> _GIVEN INSTRUCTION_:
Include in the output the line containing "Looking at the image, of" and each subsequent line of the records, through the end, transcribed exactly. Add nothing else.

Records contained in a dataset
────
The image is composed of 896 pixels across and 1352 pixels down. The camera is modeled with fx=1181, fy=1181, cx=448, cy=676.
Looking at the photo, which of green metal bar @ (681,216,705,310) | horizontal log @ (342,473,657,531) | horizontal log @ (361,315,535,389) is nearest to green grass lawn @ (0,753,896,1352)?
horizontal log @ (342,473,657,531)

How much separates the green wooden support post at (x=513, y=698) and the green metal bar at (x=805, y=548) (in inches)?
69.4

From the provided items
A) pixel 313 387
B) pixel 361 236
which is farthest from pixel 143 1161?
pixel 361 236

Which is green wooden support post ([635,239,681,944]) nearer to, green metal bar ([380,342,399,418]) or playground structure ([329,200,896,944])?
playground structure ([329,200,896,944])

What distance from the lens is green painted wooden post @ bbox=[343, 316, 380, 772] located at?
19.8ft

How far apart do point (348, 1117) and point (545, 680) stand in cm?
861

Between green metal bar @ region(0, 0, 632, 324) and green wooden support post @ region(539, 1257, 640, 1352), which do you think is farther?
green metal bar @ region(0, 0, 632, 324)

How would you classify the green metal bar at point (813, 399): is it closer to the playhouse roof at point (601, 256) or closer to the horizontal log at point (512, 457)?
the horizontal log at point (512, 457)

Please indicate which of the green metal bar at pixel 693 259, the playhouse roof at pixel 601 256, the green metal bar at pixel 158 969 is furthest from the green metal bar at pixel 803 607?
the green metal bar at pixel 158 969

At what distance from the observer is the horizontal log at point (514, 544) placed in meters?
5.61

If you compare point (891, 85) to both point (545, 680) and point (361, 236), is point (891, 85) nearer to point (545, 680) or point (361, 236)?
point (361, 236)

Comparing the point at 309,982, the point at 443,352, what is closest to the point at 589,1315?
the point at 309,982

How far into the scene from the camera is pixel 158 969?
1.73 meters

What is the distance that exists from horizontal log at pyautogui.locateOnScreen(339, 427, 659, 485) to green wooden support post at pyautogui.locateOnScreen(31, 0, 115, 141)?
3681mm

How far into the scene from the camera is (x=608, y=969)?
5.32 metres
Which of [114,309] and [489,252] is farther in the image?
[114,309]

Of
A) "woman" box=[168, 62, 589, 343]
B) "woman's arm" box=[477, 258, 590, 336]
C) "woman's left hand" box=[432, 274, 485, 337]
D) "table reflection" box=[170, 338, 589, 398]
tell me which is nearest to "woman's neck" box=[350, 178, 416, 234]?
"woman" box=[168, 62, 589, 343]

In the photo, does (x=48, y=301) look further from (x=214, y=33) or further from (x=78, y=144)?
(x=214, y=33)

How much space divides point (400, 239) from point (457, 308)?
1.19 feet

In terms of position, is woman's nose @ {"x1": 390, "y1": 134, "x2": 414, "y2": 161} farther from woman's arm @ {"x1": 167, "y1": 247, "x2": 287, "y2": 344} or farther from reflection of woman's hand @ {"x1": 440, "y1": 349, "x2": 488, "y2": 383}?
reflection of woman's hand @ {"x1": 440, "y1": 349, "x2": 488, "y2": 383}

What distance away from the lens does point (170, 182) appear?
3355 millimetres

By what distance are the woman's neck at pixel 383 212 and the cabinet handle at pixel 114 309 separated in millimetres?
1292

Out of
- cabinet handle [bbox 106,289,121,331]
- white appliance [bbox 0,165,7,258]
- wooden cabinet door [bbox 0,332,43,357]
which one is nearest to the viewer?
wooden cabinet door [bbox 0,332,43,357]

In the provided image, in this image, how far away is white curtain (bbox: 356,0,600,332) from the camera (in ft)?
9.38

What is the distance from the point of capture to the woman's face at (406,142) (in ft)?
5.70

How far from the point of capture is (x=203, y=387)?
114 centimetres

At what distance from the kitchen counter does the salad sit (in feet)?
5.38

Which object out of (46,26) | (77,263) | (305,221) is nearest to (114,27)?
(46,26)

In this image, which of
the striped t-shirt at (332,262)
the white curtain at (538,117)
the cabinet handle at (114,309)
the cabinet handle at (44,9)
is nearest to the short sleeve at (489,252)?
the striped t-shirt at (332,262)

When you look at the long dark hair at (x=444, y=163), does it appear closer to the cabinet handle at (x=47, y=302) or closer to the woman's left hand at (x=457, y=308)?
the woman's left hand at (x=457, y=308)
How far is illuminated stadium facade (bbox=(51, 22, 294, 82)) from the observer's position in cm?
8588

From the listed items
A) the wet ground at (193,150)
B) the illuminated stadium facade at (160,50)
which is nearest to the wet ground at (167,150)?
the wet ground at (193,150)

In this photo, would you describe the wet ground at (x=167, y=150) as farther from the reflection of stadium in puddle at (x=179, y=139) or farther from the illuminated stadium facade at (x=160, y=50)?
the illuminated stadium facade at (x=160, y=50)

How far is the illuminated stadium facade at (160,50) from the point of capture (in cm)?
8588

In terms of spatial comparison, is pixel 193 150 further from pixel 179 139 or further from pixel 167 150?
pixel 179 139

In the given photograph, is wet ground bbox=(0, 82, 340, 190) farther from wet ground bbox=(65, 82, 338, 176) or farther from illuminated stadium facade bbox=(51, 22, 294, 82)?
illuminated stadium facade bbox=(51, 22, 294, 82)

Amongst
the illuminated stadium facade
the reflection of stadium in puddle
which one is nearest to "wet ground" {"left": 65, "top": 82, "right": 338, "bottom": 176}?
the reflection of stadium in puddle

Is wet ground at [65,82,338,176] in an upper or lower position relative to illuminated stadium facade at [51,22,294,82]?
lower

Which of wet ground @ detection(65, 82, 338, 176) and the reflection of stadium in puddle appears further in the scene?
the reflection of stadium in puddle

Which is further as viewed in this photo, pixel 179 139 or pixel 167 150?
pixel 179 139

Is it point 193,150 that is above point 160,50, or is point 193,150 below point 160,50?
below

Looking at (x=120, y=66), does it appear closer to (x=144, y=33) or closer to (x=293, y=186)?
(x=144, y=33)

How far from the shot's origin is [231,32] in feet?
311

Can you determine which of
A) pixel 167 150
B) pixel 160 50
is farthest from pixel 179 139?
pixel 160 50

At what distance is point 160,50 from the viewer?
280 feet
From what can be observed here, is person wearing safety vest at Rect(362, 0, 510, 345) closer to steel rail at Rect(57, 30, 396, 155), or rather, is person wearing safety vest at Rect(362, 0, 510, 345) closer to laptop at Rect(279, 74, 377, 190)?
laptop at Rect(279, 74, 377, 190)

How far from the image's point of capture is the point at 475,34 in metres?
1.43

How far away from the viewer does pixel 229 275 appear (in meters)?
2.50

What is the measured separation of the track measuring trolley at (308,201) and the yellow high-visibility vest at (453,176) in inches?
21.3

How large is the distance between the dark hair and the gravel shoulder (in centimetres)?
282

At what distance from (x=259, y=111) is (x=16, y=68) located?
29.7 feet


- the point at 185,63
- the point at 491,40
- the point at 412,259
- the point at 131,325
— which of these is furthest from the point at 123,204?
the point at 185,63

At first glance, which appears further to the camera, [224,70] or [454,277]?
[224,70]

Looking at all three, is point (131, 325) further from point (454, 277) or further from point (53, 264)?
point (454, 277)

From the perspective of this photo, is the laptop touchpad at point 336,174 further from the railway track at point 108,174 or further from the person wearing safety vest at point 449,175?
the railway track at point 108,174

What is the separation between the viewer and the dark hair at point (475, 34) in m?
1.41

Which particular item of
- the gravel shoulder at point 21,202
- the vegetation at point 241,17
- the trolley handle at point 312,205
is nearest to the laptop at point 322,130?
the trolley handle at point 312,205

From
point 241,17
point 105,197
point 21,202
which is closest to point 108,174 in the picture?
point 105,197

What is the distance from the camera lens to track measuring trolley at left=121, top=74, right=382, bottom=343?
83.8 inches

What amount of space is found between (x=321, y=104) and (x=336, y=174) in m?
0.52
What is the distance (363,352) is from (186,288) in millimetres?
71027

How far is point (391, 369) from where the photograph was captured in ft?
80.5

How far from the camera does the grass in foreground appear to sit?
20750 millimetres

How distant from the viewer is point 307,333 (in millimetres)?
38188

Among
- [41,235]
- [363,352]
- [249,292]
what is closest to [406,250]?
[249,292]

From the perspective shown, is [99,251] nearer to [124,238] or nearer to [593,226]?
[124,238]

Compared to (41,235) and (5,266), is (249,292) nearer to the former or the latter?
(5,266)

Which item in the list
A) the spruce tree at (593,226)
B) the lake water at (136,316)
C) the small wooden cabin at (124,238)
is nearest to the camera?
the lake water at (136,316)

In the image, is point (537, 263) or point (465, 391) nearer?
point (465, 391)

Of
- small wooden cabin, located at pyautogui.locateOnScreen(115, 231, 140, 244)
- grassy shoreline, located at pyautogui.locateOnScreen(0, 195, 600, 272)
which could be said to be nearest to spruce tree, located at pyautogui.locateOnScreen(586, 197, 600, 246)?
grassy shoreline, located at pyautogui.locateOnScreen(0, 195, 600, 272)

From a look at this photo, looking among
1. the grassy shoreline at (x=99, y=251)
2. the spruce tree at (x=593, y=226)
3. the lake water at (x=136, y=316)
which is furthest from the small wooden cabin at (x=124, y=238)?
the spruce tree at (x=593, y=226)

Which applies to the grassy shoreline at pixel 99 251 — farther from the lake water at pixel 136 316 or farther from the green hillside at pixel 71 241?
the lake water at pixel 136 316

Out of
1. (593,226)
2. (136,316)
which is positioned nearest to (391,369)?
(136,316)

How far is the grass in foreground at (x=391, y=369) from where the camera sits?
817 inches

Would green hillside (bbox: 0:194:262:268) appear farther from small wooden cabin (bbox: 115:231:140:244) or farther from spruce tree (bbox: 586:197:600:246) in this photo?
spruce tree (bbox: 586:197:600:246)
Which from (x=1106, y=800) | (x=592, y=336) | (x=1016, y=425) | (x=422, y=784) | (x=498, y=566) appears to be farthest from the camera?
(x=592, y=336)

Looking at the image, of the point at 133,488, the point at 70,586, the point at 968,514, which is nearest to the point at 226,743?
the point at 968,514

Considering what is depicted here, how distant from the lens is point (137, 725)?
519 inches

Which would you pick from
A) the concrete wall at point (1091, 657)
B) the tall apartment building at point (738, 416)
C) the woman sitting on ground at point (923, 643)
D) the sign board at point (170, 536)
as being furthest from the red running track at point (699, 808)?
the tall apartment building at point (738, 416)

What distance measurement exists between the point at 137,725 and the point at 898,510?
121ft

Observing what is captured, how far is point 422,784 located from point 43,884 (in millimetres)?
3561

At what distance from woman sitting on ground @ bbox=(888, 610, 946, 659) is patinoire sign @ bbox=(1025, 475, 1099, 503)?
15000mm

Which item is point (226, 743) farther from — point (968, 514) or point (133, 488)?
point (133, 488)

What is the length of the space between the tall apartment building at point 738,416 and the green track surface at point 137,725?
────
> _WRITTEN RESPONSE_:
Looking at the image, of the point at 133,488, the point at 70,586, the point at 968,514, which is nearest to the point at 226,743?
the point at 968,514

Considering what is depicted here, how distant from the lens is point (137, 725)?
519 inches

Which would you pick from
A) the concrete wall at point (1091, 657)
B) the tall apartment building at point (738, 416)
C) the woman sitting on ground at point (923, 643)
D) the sign board at point (170, 536)
as being furthest from the red running track at point (699, 808)?
the tall apartment building at point (738, 416)

What distance measurement exists between the point at 137,725 and the point at 898,510?
121ft

Observing what is captured, how far is point 422,784 located from point 43,884 (in millimetres)?
3561

At what distance from woman sitting on ground @ bbox=(888, 610, 946, 659) is patinoire sign @ bbox=(1025, 475, 1099, 503)?
15000mm

Which item is point (226, 743) farther from — point (968, 514) or point (133, 488)?
point (133, 488)

What is the length of the space between the tall apartment building at point 738,416 and the green track surface at point 137,725?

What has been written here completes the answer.